Essentially, the exposure control plan identifies workers with occupational exposure and explains how you’ll protect and train them. It must contain:

  • An explanation of how the exposure determination was made.
  • A schedule of how other provisions of 1910.1030 are implemented, including:
    • Methods of compliance, such as:
      • Universal Precautions;
      • Engineering and work practice controls, such as safer medical devices, sharps disposal containers, and hand hygiene;
      • Personal protective equipment; and
      • Housekeeping, including decontamination procedures and removal of regulated waste.
    • HIV and HBV research laboratories and production facilities requirements,
    • Hepatitis B vaccination and post-exposure evaluation and follow-up,
    • Communication of hazards to employees, and
    • Recordkeeping;
  • The procedure for evaluating the circumstances surrounding exposure incidents.
  • Documentation of:
    • The annual consideration and implementation of appropriate commercially available and effective safer medical devices designed to eliminate or minimize occupational exposure, and
    • The solicitation of non-managerial employees who are responsible for direct patient care and are potentially exposed to injuries from contaminated sharps in the identification, evaluation, and selection of effective engineering and work practice controls.
    If, after employee input, an employer determines that an engineering control is effective, the employer must simply keep abreast of new and emerging technologies and document this in the plan. It’s not necessary to evaluate all newly emerging engineering controls each year, but employers must make a concerted effort to evaluate new technologies in order to determine which device is effective in reducing injuries.

OSHA notes that the exposure control plan may be part of another document, such as the facility’s health and safety manual, as long as all components are included.

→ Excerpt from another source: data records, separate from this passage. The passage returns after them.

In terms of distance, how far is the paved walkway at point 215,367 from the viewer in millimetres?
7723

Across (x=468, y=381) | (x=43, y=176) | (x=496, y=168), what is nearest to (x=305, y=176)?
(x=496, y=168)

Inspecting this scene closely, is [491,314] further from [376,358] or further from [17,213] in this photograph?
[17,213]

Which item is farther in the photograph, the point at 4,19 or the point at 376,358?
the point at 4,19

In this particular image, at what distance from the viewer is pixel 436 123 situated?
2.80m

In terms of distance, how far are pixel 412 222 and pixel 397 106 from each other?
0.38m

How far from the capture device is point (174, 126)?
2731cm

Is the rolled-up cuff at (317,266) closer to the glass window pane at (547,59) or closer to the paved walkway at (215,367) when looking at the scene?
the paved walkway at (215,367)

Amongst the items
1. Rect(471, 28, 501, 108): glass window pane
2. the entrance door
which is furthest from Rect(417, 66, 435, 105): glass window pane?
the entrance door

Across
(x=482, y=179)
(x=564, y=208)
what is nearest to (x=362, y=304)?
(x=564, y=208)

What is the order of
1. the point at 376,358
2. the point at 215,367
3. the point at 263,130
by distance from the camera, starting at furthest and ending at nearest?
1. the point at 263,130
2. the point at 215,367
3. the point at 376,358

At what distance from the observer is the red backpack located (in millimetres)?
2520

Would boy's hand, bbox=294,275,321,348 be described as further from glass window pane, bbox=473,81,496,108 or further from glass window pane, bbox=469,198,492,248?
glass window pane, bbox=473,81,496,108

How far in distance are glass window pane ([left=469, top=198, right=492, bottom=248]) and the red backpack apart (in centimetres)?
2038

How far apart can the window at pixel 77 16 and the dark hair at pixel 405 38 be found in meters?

For the plan to be accessible to employees, however, it either must be a cohesive entity by itself or there must be a guiding document that states the overall policy and goals and references the elements of existing separate policies that make up the plan.

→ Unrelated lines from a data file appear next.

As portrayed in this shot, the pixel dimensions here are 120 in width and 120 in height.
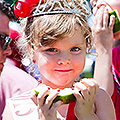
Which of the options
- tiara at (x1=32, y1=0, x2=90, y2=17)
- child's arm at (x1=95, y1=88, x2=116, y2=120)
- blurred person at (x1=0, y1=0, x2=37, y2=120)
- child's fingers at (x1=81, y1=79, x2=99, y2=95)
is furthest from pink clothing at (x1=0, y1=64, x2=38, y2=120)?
child's fingers at (x1=81, y1=79, x2=99, y2=95)

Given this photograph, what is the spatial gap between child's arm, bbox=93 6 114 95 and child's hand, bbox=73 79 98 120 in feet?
2.39

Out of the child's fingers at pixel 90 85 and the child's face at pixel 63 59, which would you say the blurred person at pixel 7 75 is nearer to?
the child's face at pixel 63 59

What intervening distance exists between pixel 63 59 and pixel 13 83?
1.43 metres

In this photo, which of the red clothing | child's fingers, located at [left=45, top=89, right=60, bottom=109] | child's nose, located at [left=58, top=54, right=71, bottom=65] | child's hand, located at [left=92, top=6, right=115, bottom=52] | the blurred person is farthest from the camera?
the blurred person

For small facilities, the plan’s schedule and method of implementation of the standard may be an annotated copy of 1910.1030 that states on the document how its provisions are implemented. Larger facilities could develop a broad facility program, incorporating provisions from the standard that apply to their establishments.

Reviewing and updating your plan

The exposure control plan must be reviewed and updated at least annually - and whenever changes that could impact the program are made - to reflect:

  • New or modified tasks and procedures which affect occupational exposure.
  • New or revised employee positions with occupational exposure.

The review and update must also:

  • Reflect changes in technology that eliminate or reduce exposure to bloodborne pathogens, and
  • Document consideration and implementation of appropriate commercially available and effective safer medical devices designed to eliminate or minimize occupational exposure.

Key to remember

If you have employees with occupational exposure to BBP, you must develop a written exposure control plan.